Der Großhändler Costco Wholesale meldete nach Börsenschluss am Mittwoch seine Umsatzzahlen für den Handelsmonat Juni – und auf den ersten Blick wirkten die Zahlen stark. Der Nettoumsatz stieg im Jahresvergleich um 10,6% auf rund 29,2 Milliarden US-Dollar in den fünf Wochen bis zum 5. Juli. Die flächenbereinigten Umsätze in den USA kletterten ebenfalls um 10,6%, und die digital generierten vergleichbaren Umsätze sprangen um fast 21% nach oben. Zusätzlich kündigte das Unternehmen seine reguläre Quartalsdividende von 1,47 US-Dollar pro Aktie an.

Dennoch reagierte der Markt mit Verkäufen: Die Costco-Aktie fiel um rund 4% auf etwa 913 US-Dollar und lag damit etwa 17% unter ihrem 52-Wochen-Hoch. Für viele Anleger mag diese Reaktion auf den ersten Blick unverständlich wirken – schließlich zeigen die Zahlen auf den ersten Blick genau das stetige Wachstum, für das Costco bekannt ist.

Der Teufel steckt im Detail

Die Erklärung liegt im Kleingedruckten. Rechnet man die Benzinpreise und Wechselkurseffekte heraus – zwei Faktoren, die Costco kaum selbst beeinflussen kann –, sieht der Juni deutlich gewöhnlicher aus. Auf dieser bereinigten Basis stiegen die flächenbereinigten Umsätze in den USA im Jahresvergleich nur noch um 7,6%, die des Gesamtunternehmens um 7%. Ein Großteil der Differenz zwischen den bereinigten und den gemeldeten Zahlen resultierte aus den höheren Benzinpreisen im Berichtszeitraum.

Sieben Prozent bereinigtes Wachstum wären für die meisten Einzelhändler ein beachtlicher Wert. Das eigentliche Problem ist jedoch die Tendenz: Im April lagen die bereinigten flächenbereinigten Umsätze des Gesamtunternehmens noch bei 7,8%, im Mai bei 8%. Der Wert von 7% im Juni stellt damit eher einen Rückschritt als einen Fortschritt dar. In den USA zeigte sich dasselbe Bild – die bereinigten Vergleichsumsätze schwächten sich von 8,7% im Mai auf 7,6% im Juni ab.

Das Gesamtbild ist dabei keineswegs düster. Die währungsbereinigten digitalen Umsätze beschleunigten sich im Juni auf 21,5%. Die Mitgliedschaften – der wiederkehrende und margenstarke Motor hinter dem gesamten Geschäftsmodell von Costco – werden weiterhin mit Raten verlängert, um die andere Einzelhändler das Unternehmen nur beneiden können. In den ersten 44 Wochen des Geschäftsjahres liegen die bereinigten flächenbereinigten Umsätze bei gesunden 6,7%.

Hohe Bewertung lässt keinen Spielraum für Schwäche

Costco wird nicht nach den üblichen Maßstäben des Einzelhandels bewertet. Zum Zeitpunkt der Berichterstattung wird die Aktie mit etwa dem 46-Fachen des Gewinns gehandelt – ein stolzer Preis, auch wenn dieser gegenüber dem Kurs-Gewinn-Verhältnis von Mitte 50, das die Aktie Anfang des Jahres aufwies, bereits gesunken ist. Zum Vergleich: Der S&P 500 wird näher am 25-Fachen bewertet.

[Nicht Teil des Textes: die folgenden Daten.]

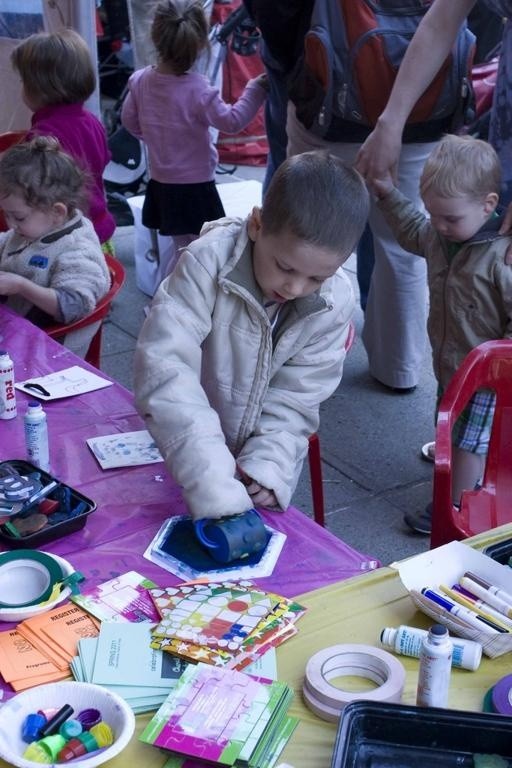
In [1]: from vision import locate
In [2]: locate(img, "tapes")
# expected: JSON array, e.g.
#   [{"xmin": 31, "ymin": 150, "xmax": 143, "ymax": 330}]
[
  {"xmin": 0, "ymin": 549, "xmax": 64, "ymax": 608},
  {"xmin": 492, "ymin": 673, "xmax": 512, "ymax": 716},
  {"xmin": 303, "ymin": 643, "xmax": 405, "ymax": 724}
]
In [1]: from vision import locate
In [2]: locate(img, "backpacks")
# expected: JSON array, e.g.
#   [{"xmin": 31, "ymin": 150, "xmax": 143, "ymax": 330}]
[{"xmin": 296, "ymin": 1, "xmax": 477, "ymax": 125}]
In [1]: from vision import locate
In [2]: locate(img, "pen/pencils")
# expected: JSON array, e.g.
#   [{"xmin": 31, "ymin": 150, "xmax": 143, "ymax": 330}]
[{"xmin": 419, "ymin": 570, "xmax": 511, "ymax": 633}]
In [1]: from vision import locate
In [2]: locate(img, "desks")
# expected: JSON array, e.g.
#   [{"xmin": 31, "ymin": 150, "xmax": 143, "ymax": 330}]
[
  {"xmin": 0, "ymin": 303, "xmax": 382, "ymax": 703},
  {"xmin": 0, "ymin": 523, "xmax": 512, "ymax": 768}
]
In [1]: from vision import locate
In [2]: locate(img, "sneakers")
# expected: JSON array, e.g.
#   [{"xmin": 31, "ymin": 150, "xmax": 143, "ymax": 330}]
[{"xmin": 404, "ymin": 498, "xmax": 461, "ymax": 533}]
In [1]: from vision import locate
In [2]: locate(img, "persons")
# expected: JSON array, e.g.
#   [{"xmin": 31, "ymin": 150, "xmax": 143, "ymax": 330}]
[
  {"xmin": 0, "ymin": 0, "xmax": 267, "ymax": 362},
  {"xmin": 244, "ymin": 0, "xmax": 511, "ymax": 537},
  {"xmin": 139, "ymin": 150, "xmax": 370, "ymax": 519}
]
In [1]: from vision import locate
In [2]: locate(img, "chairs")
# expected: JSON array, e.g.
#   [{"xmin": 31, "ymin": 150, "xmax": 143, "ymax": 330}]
[
  {"xmin": 308, "ymin": 319, "xmax": 355, "ymax": 528},
  {"xmin": 42, "ymin": 253, "xmax": 126, "ymax": 369},
  {"xmin": 0, "ymin": 129, "xmax": 26, "ymax": 232},
  {"xmin": 431, "ymin": 339, "xmax": 512, "ymax": 549}
]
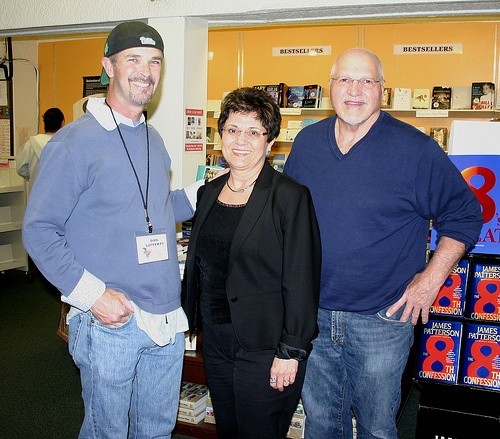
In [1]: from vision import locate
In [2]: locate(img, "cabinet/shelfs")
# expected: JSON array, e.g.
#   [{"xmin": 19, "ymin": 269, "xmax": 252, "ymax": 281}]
[{"xmin": 0, "ymin": 108, "xmax": 500, "ymax": 439}]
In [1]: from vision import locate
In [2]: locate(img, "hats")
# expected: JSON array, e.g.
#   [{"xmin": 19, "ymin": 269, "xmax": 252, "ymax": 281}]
[{"xmin": 100, "ymin": 22, "xmax": 165, "ymax": 86}]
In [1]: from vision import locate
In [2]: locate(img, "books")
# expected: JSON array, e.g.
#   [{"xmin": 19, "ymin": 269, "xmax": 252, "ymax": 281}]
[
  {"xmin": 253, "ymin": 82, "xmax": 322, "ymax": 109},
  {"xmin": 174, "ymin": 220, "xmax": 197, "ymax": 350},
  {"xmin": 286, "ymin": 399, "xmax": 306, "ymax": 439},
  {"xmin": 352, "ymin": 417, "xmax": 357, "ymax": 439},
  {"xmin": 266, "ymin": 119, "xmax": 318, "ymax": 173},
  {"xmin": 196, "ymin": 127, "xmax": 229, "ymax": 181},
  {"xmin": 418, "ymin": 260, "xmax": 500, "ymax": 391},
  {"xmin": 177, "ymin": 382, "xmax": 216, "ymax": 425},
  {"xmin": 381, "ymin": 81, "xmax": 496, "ymax": 109},
  {"xmin": 429, "ymin": 127, "xmax": 447, "ymax": 150}
]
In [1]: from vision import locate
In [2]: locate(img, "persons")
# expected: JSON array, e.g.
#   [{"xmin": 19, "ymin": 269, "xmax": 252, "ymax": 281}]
[
  {"xmin": 283, "ymin": 49, "xmax": 484, "ymax": 439},
  {"xmin": 182, "ymin": 86, "xmax": 322, "ymax": 439},
  {"xmin": 16, "ymin": 108, "xmax": 64, "ymax": 193},
  {"xmin": 480, "ymin": 83, "xmax": 491, "ymax": 101},
  {"xmin": 189, "ymin": 132, "xmax": 196, "ymax": 139},
  {"xmin": 20, "ymin": 21, "xmax": 230, "ymax": 439}
]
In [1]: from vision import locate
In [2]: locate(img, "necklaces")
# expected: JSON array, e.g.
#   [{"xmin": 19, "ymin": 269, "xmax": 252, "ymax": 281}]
[{"xmin": 226, "ymin": 179, "xmax": 256, "ymax": 192}]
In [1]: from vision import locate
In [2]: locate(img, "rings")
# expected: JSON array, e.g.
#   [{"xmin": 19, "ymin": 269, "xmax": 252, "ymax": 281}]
[
  {"xmin": 284, "ymin": 381, "xmax": 289, "ymax": 382},
  {"xmin": 270, "ymin": 377, "xmax": 275, "ymax": 383}
]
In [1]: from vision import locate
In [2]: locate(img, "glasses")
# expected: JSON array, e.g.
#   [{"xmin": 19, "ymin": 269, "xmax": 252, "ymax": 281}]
[
  {"xmin": 330, "ymin": 77, "xmax": 381, "ymax": 89},
  {"xmin": 222, "ymin": 126, "xmax": 268, "ymax": 139}
]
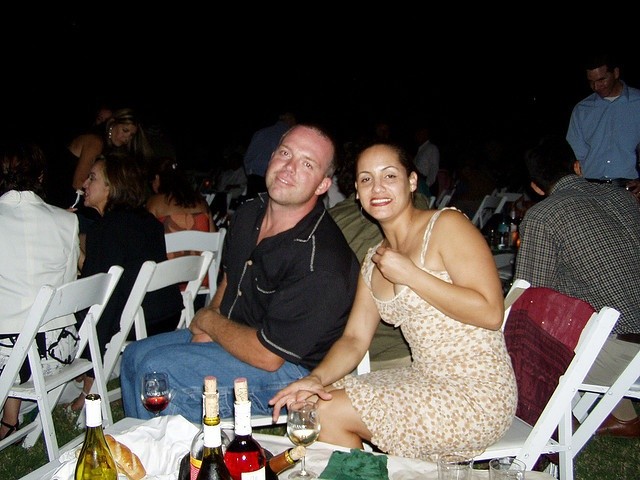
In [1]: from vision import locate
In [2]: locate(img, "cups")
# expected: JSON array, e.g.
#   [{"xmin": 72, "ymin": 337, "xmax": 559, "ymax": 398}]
[
  {"xmin": 488, "ymin": 458, "xmax": 527, "ymax": 480},
  {"xmin": 437, "ymin": 451, "xmax": 473, "ymax": 479}
]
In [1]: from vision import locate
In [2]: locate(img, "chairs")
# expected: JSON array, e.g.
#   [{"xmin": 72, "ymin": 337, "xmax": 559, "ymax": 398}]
[
  {"xmin": 449, "ymin": 278, "xmax": 621, "ymax": 480},
  {"xmin": 72, "ymin": 250, "xmax": 219, "ymax": 431},
  {"xmin": 164, "ymin": 226, "xmax": 227, "ymax": 330},
  {"xmin": 572, "ymin": 349, "xmax": 639, "ymax": 462},
  {"xmin": 199, "ymin": 351, "xmax": 371, "ymax": 430},
  {"xmin": 0, "ymin": 264, "xmax": 124, "ymax": 463}
]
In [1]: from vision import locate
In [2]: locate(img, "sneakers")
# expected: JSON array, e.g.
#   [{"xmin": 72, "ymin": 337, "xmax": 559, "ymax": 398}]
[{"xmin": 55, "ymin": 403, "xmax": 79, "ymax": 424}]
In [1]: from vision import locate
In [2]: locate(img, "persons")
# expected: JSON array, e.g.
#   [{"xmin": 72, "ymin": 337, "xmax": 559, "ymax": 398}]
[
  {"xmin": 95, "ymin": 107, "xmax": 115, "ymax": 125},
  {"xmin": 375, "ymin": 121, "xmax": 394, "ymax": 142},
  {"xmin": 147, "ymin": 156, "xmax": 215, "ymax": 313},
  {"xmin": 217, "ymin": 152, "xmax": 247, "ymax": 214},
  {"xmin": 269, "ymin": 143, "xmax": 518, "ymax": 452},
  {"xmin": 244, "ymin": 111, "xmax": 296, "ymax": 198},
  {"xmin": 413, "ymin": 126, "xmax": 440, "ymax": 207},
  {"xmin": 564, "ymin": 57, "xmax": 639, "ymax": 200},
  {"xmin": 1, "ymin": 143, "xmax": 79, "ymax": 446},
  {"xmin": 119, "ymin": 118, "xmax": 368, "ymax": 426},
  {"xmin": 54, "ymin": 108, "xmax": 150, "ymax": 209},
  {"xmin": 511, "ymin": 136, "xmax": 640, "ymax": 437},
  {"xmin": 62, "ymin": 152, "xmax": 184, "ymax": 415}
]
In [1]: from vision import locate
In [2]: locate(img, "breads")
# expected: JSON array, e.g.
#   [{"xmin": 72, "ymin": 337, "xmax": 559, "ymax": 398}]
[{"xmin": 88, "ymin": 434, "xmax": 145, "ymax": 476}]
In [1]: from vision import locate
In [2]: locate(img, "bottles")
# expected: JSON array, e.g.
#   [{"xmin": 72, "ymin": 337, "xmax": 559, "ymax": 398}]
[
  {"xmin": 227, "ymin": 379, "xmax": 262, "ymax": 448},
  {"xmin": 489, "ymin": 230, "xmax": 495, "ymax": 250},
  {"xmin": 73, "ymin": 393, "xmax": 119, "ymax": 480},
  {"xmin": 195, "ymin": 397, "xmax": 233, "ymax": 480},
  {"xmin": 223, "ymin": 400, "xmax": 266, "ymax": 480},
  {"xmin": 190, "ymin": 396, "xmax": 216, "ymax": 480},
  {"xmin": 190, "ymin": 375, "xmax": 231, "ymax": 446},
  {"xmin": 265, "ymin": 446, "xmax": 305, "ymax": 480},
  {"xmin": 503, "ymin": 232, "xmax": 509, "ymax": 247},
  {"xmin": 509, "ymin": 206, "xmax": 517, "ymax": 232}
]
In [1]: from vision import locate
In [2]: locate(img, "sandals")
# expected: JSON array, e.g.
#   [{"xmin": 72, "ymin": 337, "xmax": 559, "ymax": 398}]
[{"xmin": 0, "ymin": 420, "xmax": 19, "ymax": 441}]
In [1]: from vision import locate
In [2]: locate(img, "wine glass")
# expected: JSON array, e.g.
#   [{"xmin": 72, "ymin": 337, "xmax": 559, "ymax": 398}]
[
  {"xmin": 140, "ymin": 372, "xmax": 170, "ymax": 417},
  {"xmin": 286, "ymin": 401, "xmax": 320, "ymax": 479}
]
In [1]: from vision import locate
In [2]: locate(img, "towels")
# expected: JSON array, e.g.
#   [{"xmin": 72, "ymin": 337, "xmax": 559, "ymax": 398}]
[{"xmin": 48, "ymin": 413, "xmax": 201, "ymax": 479}]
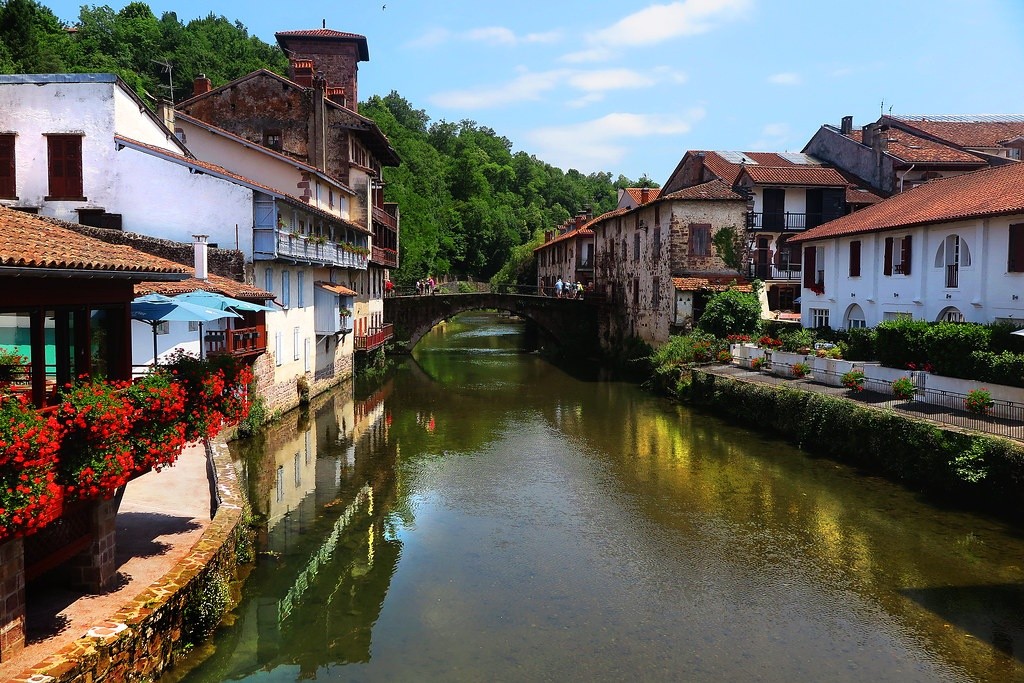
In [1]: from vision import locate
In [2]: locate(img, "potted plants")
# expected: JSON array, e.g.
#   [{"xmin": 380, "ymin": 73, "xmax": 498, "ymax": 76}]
[{"xmin": 278, "ymin": 219, "xmax": 287, "ymax": 228}]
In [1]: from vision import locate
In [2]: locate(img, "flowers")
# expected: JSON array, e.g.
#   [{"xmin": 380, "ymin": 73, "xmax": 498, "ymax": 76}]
[
  {"xmin": 841, "ymin": 369, "xmax": 865, "ymax": 393},
  {"xmin": 717, "ymin": 351, "xmax": 733, "ymax": 361},
  {"xmin": 751, "ymin": 357, "xmax": 765, "ymax": 370},
  {"xmin": 0, "ymin": 345, "xmax": 254, "ymax": 541},
  {"xmin": 891, "ymin": 376, "xmax": 916, "ymax": 402},
  {"xmin": 384, "ymin": 248, "xmax": 397, "ymax": 257},
  {"xmin": 790, "ymin": 360, "xmax": 811, "ymax": 378},
  {"xmin": 963, "ymin": 388, "xmax": 994, "ymax": 414}
]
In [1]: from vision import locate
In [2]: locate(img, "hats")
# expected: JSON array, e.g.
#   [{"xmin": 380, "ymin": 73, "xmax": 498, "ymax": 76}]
[
  {"xmin": 577, "ymin": 281, "xmax": 581, "ymax": 283},
  {"xmin": 558, "ymin": 279, "xmax": 562, "ymax": 282}
]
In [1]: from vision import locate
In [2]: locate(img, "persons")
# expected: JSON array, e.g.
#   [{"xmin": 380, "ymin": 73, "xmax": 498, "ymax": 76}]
[
  {"xmin": 539, "ymin": 279, "xmax": 547, "ymax": 296},
  {"xmin": 414, "ymin": 277, "xmax": 434, "ymax": 296},
  {"xmin": 555, "ymin": 278, "xmax": 584, "ymax": 300},
  {"xmin": 386, "ymin": 280, "xmax": 396, "ymax": 296}
]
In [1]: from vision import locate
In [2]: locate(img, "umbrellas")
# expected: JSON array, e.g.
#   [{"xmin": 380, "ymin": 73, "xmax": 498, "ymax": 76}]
[
  {"xmin": 171, "ymin": 286, "xmax": 276, "ymax": 365},
  {"xmin": 793, "ymin": 297, "xmax": 801, "ymax": 305},
  {"xmin": 49, "ymin": 292, "xmax": 244, "ymax": 375}
]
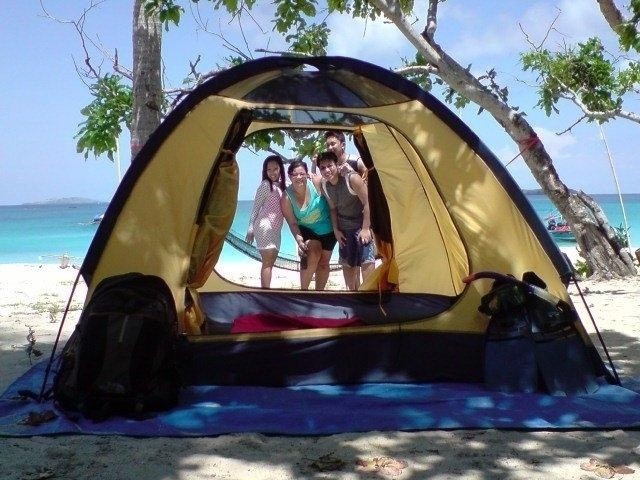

Anleger waren lange bereit, diesen erheblichen Bewertungsaufschlag für die Beständigkeit von Costco und die wiederkehrenden Einnahmen aus den Mitgliedsbeiträgen zu zahlen. Das Problem liegt darin, was diese Bewertung bereits einpreist: jahrelanges, ununterbrochenes flächenbereinigtes Umsatzwachstum im mittleren bis hohen einstelligen Bereich und stetige Gewinnsteigerungen – ohne Schwächephasen. Wenn ein monatliches Update zeigt, dass sich die zugrunde liegende Wachstumsrate auch nur geringfügig abkühlt, kann die Marktreaktion überproportional ausfallen.

Die Quartalsdividende von 1,47 US-Dollar pro Aktie ist dabei eine nette Geste, aber bei einer Rendite von rund 0,6% war sie wohl nie der Hauptgrund, die Aktie zu halten. Für bestehende Aktionäre gilt: Costco ist ein Unternehmen, das es wert ist, langfristig gehalten zu werden. Das Unternehmen gewinnt weiterhin Mitglieder hinzu, bindet diese langfristig und baut die Online-Umsätze weiter aus.

Für neue Investoren hingegen reicht ein Rücksetzer von 4% möglicherweise nicht aus, um die Aktie bei einem Kurs-Gewinn-Verhältnis von rund 46 zum Kauf zu machen. Der Juni ist eine kleine Erinnerung daran, dass Wachstum Schwankungen unterliegt – selbst bei einem so gut geführten Unternehmen wie Costco.